When the helpless person is a family member or friend standing in front of you,  these ideas may help:
  • Make a plan of something to do today.  It can be very simple. Getting out of bed and taking a shower is a start.
  • Help them come up with a safety plan that includes who to call when they feel terrible.
  • Help them get to a support network and/or grief counseling.
  • Pray for them.  If they have faith, help them to pray appropriate Psalms that deal with hopeless feelings. 
Above all, keep your own hope. Remember: When the car runs out of gas, it stops. You must fuel yourself with hope by keeping yourself healthy and exercising your faith. Stay close to God. Helping a loved one who is hopeless is incredibly draining and scary, too. You need to stay plugged into God as the Source of all hope. 

Monday, November 8, 2010

Practicing the Breath Prayer

The breath prayer -- one way to follow the practice of praying without ceasing -- is also a way I've maintained some semblance of sanity and faith in the bad times.  It's so simple, but so profound.

Data for analysis >>
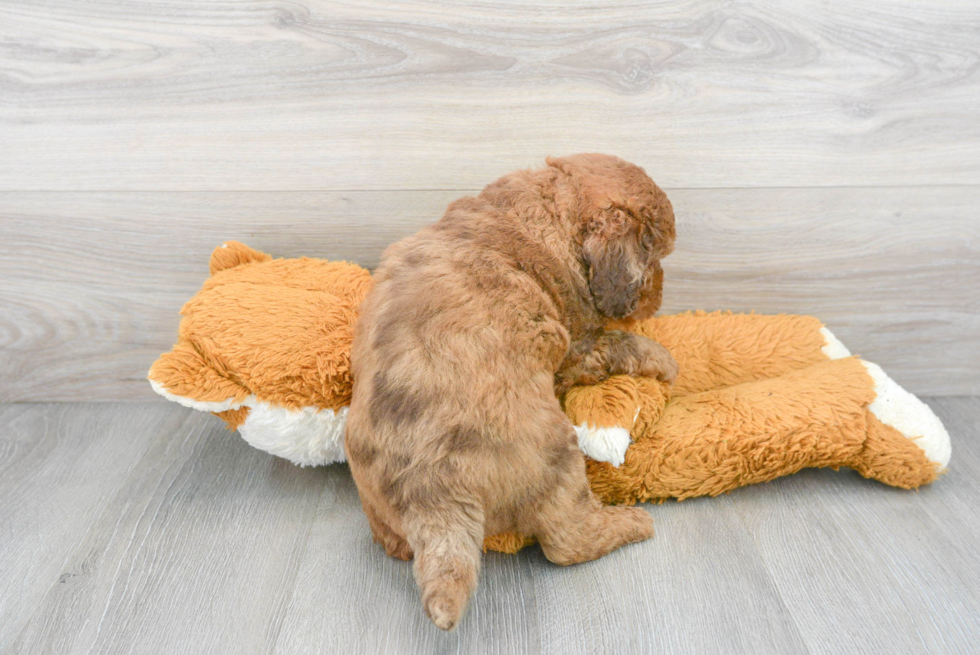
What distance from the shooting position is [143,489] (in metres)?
1.91

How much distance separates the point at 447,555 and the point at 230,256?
1.11 metres

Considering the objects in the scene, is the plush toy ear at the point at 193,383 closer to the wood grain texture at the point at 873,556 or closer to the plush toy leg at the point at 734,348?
the plush toy leg at the point at 734,348

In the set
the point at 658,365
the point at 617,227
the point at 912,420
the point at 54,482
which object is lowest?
the point at 54,482

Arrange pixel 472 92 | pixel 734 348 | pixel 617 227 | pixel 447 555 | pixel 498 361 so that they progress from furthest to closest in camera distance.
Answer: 1. pixel 734 348
2. pixel 472 92
3. pixel 617 227
4. pixel 498 361
5. pixel 447 555

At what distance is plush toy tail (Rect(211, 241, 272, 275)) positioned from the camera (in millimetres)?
1941

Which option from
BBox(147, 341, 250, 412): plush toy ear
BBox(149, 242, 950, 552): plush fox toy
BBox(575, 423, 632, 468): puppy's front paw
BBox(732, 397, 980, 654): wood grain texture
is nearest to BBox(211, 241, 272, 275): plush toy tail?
BBox(149, 242, 950, 552): plush fox toy

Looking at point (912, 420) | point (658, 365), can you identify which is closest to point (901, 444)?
point (912, 420)

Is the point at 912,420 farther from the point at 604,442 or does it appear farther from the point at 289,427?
the point at 289,427

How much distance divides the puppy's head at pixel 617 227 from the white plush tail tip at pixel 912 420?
722 millimetres

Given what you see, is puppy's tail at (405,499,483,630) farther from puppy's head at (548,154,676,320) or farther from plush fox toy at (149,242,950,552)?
puppy's head at (548,154,676,320)

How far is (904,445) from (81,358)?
2437 millimetres

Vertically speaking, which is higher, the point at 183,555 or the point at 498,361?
the point at 498,361

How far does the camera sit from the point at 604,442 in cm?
163

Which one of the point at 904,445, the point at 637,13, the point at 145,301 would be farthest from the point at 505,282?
the point at 145,301
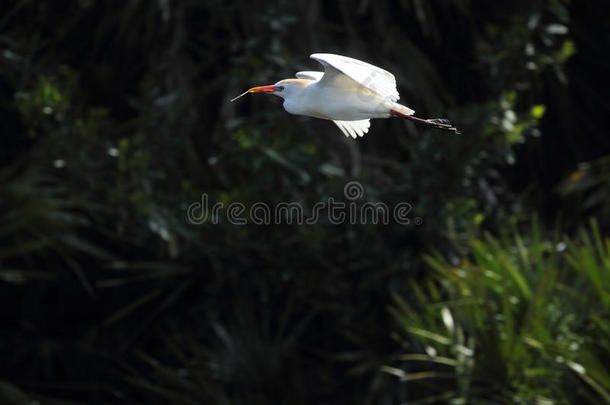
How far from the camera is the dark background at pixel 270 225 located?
18.7 feet

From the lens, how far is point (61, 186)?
6359mm

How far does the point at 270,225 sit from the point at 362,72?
3403 millimetres

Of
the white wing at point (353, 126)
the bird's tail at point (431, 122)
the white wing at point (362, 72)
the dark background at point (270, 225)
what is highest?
the white wing at point (362, 72)

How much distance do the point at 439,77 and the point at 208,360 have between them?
8.24 ft

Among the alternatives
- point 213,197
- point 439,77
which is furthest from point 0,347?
point 439,77

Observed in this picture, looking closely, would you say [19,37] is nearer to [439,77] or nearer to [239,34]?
[239,34]
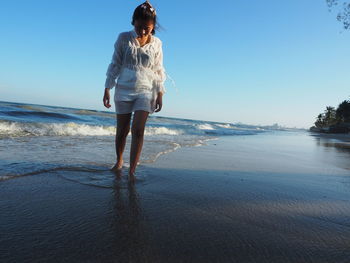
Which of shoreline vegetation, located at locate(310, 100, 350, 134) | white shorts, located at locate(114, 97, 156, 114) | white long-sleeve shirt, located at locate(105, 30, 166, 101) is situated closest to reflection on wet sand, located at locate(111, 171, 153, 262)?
white shorts, located at locate(114, 97, 156, 114)

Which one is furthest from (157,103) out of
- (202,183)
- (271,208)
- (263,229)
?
(263,229)

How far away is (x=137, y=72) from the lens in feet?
8.70

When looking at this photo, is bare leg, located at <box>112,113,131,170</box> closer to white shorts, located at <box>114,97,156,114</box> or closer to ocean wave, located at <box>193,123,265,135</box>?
white shorts, located at <box>114,97,156,114</box>

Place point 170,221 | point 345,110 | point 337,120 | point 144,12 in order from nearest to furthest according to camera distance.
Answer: point 170,221 → point 144,12 → point 345,110 → point 337,120

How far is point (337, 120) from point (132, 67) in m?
74.9

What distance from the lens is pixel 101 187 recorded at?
2143 millimetres

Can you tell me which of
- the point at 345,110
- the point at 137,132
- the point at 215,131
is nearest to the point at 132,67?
the point at 137,132

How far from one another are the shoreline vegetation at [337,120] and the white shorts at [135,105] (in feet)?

Tasks to carry out >>
**a)** In the source extract, what is given as a start for a simple plan of something to do today?
**b)** Reproduce the source extract's wording from "When the helpless" up to and including "they feel terrible.".

Answers per task >>
**a)** Getting out of bed and taking a shower.

**b)**
When the helpless person is a family member or friend standing in front of you,  these ideas may help:
  • Make a plan of something to do today.  It can be very simple. Getting out of bed and taking a shower is a start.
  • Help them come up with a safety plan that includes who to call when they feel terrible.